得られた無電解めっき用転写フィルム用触媒組成物h(触媒層)を、メラミン系剥離ポリエチレンテレフタレート(PET:38μm)(転写フィルムの基材+剥離層)又はノンシリコン系剥離ポリエチレンテレフタレート(PET:38μm)(転写フィルムの基材+剥離層)
の剥離層上に、バーコーター#2(塗工厚み:2μm)を用いて塗布し、次いで乾燥用オーブン内で120℃、1分間乾燥させた。
乾燥後、アクリル系メジウム(固形分20wt%、大日精化工業株式会社製)(転写フィルムの粘着層)を、触媒層(無電解めっき用転写フィルム用触媒組成物h)上にバーコーター#10(塗工厚み:10μm)を用いて塗布し、乾燥用オーブン内で120℃、1分間乾燥させた。
実施例6の無電解めっき用転写フィルムを得た。
[3]転写性の評価
実施例1〜6の無電解めっき用転写フィルムを、熱転写装置太平工業株式会社(ナビタス、RT-300)を用いて、平面アクリル板(厚み:2mm、縦及び横:50mm)に温度220℃、圧力目盛110、3回押し条件で熱転写した。
転写性の評価は次の通りである。
〇:アクリル板全面にすべて作製フィルムから転写した場合。
△:一部フィルム側に残る場合。
[4]無電解めっき特性の評価
実施例1〜6の無電解めっき用転写フィルムを用いて、上記熱転写により触媒層を転写させて、無電解めっき用触媒転写アクリル板を得た。この無電解めっき用触媒転写アクリル板を無電解めっき浴に浸漬させることにより、めっき皮膜が析出するか否かを評価した。
無電解銅めっき浴は、上村工業株式会社製スルカップPSY(初期Cu濃度2.5g/l、浴容積500ml、30℃)を用いた。無電解ニッケルめっき浴は、上村工業株式会社製BEL18(初期Ni濃度6g/l、浴容積500ml、65℃)を用いた。
無電解めっき性の評価は次の通りである。
○:5分間めっき無電解めっきを行い、めっき浴に浸漬直後から良好な金属析出が起こり、銅またはニッケルのめっき皮膜が形成できた場合。
△:金属析出反応は起こるが、全面に均一なめっき被膜が形成できなかった場合。
転写性及び無電解めっき特性の評価結果を表1に示した。
本発明の無電解めっき用転写フィルム用触媒組成物を用いると、各種転写技術で利用できる転写フィルム(PET等)を良好に作製することができた(表1)。
[5]実施態様2(回路基板(配線形成)への応用)
実施例7(アセタール系l)
Pd複合体含有液(Pd分12.75wt%、株式会社イオックス社製):0.4g、ポリビニルアセタール(固形分10wt%、積水化学工業株式会社製):0.4g(バインダー)を混合して無電解めっき用転写フィルム用触媒組成物lを作製した。

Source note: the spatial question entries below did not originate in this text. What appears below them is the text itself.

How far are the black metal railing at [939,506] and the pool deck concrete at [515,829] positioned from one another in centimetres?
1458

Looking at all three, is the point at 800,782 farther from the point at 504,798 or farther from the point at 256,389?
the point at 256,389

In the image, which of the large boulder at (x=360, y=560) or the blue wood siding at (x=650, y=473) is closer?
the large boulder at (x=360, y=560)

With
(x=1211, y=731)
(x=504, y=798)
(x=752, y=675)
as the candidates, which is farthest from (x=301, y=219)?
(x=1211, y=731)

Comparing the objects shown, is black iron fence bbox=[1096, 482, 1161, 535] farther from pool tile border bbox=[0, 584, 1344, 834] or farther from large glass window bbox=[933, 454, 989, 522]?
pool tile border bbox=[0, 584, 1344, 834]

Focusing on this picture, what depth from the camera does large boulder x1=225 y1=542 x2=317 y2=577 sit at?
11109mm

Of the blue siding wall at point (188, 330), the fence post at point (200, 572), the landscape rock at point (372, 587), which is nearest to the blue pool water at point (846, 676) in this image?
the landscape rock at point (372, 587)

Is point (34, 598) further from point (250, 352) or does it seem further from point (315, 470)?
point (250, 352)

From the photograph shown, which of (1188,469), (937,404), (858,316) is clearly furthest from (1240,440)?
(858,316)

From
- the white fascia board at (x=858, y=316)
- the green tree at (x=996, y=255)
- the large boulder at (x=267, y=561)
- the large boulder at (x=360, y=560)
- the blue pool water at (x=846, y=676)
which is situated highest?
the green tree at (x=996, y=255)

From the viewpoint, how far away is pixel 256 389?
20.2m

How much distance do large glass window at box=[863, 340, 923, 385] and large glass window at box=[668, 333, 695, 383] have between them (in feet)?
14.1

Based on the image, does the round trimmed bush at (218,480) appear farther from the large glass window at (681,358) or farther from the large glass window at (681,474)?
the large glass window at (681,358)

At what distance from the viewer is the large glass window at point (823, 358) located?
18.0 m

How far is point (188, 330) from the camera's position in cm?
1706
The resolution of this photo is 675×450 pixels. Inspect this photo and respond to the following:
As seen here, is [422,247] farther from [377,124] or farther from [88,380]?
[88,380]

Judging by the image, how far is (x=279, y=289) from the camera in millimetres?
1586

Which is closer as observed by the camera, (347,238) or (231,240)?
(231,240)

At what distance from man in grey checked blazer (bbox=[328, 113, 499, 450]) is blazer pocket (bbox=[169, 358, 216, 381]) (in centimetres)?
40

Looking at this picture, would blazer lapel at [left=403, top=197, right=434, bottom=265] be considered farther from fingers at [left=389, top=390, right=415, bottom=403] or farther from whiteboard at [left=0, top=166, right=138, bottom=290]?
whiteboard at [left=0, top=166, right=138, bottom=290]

得られた無電解めっき用転写フィルム用触媒組成物l(触媒層)を、ノンシリコン系剥離ポリエチレンテレフタレート(PET:38μm)(転写フィルムの基材+剥離層)の剥離層上に、オフセット印刷方式で、印刷パターン版(図1)を用いて印刷塗布した。そのパターン版は、線幅1000μm、500μm、400μm、300μm、200μm又は100μmピッチ、深度30μmである。次いで乾燥用オーブン内で120℃、1分間乾燥させた。
乾燥後、ポリビニルアセタール(固形分10wt%、積水化学工業株式会社製)(転写フィルムの接着層(粘着層))を、触媒層(無電解めっき用転写フィルム用触媒組成物l)上に、バーコーター#10(塗工厚み:10μm)を用いて塗布し、乾燥用オーブン内で120℃、1分間乾燥させた。
実施例7の無電解めっき用転写フィルムを得た。
得られた無電解めっき用転写フィルムから、無電解めっき用触媒層を、両面粘着テープを用いてアクリル板(非導電性基材)に転写した。
アクリル板全面に良好に転写することができた。
次いで、無電解めっき用触媒層を形成させたアクリル板に対して、無電解めっきを5分間行った。無電解ニッケルめっき浴は、上村工業株式会社製BEL18(初期Ni濃度6g/l、浴容積500ml、65℃)を用いた。
得られた無電解めっきで析出しためっきパターンを図2に示す。
[6]電気特性の評価
株式会社カスタム社製KM-320Nテスターを用いて、1000μm巾めっきパターンの電極10mm間の電気抵抗を測定した。
めっきパターンの電気抵抗値は0.0Ωを示した。
本発明の触媒組成物(触媒層)を有する転写フィルムを用いると、触媒活性の無い非導電性基材(アクリル板等)に対して、触媒組成物(触媒物質)を良好に付着(転写)させることができた。次いで、その非導電性基材に対して、無電解めっきを行うと、無電解めっき皮膜を良好に形成させることができた。

Claims (9)

  1. (1)金属粒子と分散剤との複合体、(2)溶媒及び(3)バインダーを含有する無電解めっき用転写フィルム用触媒組成物。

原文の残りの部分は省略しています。